● **What the task asks**:
Can you copy the lines from the one that contains "The photograph before" through the end of the material below, exactly and with nothing else?

● **Information provided**:

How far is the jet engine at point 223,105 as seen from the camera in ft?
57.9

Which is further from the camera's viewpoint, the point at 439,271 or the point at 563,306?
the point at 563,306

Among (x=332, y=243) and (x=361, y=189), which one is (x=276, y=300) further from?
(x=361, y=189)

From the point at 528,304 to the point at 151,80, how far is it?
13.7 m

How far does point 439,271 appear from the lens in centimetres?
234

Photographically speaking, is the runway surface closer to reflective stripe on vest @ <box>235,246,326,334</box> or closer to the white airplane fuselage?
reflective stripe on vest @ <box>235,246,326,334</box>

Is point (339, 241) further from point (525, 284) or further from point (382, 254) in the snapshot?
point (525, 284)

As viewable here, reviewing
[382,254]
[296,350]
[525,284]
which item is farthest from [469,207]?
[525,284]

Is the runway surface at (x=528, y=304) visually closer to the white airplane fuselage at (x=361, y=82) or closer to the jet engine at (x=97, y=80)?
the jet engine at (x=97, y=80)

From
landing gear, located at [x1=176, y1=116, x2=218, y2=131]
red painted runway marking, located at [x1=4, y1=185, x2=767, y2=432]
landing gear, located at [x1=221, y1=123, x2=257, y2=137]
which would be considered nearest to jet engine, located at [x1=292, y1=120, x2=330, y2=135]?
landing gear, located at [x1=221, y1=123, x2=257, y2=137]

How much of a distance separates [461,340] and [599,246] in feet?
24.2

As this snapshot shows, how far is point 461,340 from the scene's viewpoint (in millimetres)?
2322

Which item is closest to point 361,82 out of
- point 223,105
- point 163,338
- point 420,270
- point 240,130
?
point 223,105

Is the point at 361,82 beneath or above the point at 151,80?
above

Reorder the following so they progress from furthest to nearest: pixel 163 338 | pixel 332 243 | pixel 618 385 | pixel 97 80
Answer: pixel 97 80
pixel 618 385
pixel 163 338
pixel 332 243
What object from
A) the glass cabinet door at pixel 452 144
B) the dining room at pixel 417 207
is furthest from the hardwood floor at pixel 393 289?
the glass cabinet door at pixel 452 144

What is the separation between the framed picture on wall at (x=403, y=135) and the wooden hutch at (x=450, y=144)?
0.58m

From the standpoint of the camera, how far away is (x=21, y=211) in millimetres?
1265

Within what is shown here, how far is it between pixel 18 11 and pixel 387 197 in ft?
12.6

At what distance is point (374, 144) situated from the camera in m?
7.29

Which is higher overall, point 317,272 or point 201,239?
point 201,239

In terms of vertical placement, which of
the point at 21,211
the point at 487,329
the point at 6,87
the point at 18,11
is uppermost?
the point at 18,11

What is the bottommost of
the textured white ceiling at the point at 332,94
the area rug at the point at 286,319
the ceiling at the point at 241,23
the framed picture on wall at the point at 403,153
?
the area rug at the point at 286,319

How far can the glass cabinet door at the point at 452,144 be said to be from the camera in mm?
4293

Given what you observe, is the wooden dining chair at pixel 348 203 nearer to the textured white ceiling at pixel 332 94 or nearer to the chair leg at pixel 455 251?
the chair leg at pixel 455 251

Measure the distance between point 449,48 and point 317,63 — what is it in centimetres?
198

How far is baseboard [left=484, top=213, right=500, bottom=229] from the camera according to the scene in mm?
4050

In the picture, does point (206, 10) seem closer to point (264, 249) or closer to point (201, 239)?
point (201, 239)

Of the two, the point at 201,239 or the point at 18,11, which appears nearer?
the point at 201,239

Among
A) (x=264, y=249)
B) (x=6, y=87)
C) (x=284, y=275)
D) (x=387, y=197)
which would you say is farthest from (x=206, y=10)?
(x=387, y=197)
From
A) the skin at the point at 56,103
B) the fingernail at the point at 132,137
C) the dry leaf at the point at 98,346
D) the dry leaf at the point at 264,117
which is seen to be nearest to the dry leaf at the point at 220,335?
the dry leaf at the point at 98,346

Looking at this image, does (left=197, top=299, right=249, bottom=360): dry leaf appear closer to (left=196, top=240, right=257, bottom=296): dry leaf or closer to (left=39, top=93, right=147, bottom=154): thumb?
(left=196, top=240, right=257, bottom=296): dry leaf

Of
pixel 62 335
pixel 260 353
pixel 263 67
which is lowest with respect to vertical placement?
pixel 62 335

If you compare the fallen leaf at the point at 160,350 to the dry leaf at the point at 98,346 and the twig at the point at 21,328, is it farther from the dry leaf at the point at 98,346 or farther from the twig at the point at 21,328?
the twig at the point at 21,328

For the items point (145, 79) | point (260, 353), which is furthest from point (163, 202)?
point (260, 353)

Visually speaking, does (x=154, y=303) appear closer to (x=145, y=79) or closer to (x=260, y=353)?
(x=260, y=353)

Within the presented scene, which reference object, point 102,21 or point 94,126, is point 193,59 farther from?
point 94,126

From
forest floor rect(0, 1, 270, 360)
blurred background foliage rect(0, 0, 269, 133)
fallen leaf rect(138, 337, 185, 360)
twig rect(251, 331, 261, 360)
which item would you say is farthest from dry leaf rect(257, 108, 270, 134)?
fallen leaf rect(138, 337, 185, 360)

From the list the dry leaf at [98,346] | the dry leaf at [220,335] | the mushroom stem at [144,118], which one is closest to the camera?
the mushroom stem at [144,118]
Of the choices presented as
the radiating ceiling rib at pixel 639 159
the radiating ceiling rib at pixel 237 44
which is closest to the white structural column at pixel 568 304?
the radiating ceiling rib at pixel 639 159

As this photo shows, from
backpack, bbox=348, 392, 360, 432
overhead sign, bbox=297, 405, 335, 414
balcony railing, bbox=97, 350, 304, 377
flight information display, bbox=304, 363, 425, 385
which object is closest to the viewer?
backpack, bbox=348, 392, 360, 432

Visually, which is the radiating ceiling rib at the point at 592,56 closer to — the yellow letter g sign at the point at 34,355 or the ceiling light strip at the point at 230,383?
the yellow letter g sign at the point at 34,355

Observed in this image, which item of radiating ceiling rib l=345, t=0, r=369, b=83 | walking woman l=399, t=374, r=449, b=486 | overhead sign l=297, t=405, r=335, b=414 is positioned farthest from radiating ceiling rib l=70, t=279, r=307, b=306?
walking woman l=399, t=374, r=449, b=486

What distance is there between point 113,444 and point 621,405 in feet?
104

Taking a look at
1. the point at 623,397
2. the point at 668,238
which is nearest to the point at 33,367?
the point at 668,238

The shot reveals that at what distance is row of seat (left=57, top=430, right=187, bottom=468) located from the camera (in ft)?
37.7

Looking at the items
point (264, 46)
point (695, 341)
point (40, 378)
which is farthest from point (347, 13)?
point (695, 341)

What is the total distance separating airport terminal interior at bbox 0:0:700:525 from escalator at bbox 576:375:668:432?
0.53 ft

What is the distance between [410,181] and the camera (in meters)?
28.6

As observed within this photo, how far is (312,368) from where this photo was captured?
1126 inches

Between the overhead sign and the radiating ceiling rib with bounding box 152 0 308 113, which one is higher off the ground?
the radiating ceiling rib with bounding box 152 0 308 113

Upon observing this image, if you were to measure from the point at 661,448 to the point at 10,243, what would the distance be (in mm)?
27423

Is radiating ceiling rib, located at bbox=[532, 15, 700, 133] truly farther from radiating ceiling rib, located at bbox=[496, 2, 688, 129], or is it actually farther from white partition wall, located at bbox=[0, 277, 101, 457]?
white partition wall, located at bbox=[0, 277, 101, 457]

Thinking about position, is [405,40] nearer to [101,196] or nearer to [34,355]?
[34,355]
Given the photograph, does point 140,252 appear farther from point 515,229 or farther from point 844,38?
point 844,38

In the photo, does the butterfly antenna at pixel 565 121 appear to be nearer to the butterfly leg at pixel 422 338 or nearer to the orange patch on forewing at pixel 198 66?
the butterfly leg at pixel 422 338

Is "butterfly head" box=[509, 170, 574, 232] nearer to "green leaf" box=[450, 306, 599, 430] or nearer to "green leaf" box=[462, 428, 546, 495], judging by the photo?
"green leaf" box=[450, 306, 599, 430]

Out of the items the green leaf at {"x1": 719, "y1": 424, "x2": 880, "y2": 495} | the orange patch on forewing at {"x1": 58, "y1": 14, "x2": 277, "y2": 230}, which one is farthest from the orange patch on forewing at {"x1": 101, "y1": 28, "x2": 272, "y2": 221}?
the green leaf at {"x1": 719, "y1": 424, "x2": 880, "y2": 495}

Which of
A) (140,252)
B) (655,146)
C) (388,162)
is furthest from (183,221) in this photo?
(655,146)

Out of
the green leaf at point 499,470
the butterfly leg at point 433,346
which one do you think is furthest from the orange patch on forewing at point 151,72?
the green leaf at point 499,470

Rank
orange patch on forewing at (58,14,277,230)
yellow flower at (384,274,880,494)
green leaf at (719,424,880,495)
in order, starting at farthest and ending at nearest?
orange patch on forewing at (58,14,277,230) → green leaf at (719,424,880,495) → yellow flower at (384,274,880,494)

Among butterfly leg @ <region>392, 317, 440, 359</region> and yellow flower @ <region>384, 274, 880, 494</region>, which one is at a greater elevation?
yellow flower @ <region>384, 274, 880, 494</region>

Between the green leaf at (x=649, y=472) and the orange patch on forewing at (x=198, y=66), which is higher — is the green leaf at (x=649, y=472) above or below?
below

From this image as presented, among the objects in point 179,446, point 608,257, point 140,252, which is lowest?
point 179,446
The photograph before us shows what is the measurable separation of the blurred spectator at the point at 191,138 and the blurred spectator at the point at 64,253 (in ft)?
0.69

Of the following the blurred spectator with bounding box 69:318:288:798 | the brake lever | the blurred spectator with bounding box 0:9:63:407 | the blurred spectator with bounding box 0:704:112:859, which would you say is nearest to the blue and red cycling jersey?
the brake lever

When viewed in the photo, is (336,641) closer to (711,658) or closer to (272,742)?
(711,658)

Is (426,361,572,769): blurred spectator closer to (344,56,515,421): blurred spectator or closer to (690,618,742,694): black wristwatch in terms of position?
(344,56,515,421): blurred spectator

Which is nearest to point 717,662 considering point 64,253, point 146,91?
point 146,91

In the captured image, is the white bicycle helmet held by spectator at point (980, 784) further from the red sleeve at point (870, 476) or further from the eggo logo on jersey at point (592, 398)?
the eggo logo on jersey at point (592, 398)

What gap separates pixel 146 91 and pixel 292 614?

● **Reply to the task**:
The photograph before us shows what is the measurable separation of the blurred spectator at the point at 191,138 and the blurred spectator at the point at 64,253 (in ft)?
0.69

Of the following the blurred spectator with bounding box 69:318:288:798 | the brake lever | the blurred spectator with bounding box 0:9:63:407 | the blurred spectator with bounding box 0:704:112:859, which would you say is nearest to the blue and red cycling jersey?
the brake lever

When viewed in the photo, is (336,641) closer to (711,658) or closer to (272,742)?
(711,658)

Is (426,361,572,769): blurred spectator closer to (344,56,515,421): blurred spectator or closer to (690,618,742,694): black wristwatch in terms of position?
(344,56,515,421): blurred spectator

Which is nearest to point 717,662 considering point 64,253, point 146,91?
point 146,91

In the captured image, is the white bicycle helmet held by spectator at point (980, 784) further from the red sleeve at point (870, 476) or further from the eggo logo on jersey at point (592, 398)?
the eggo logo on jersey at point (592, 398)

What gap separates pixel 146 91 and pixel 292 614?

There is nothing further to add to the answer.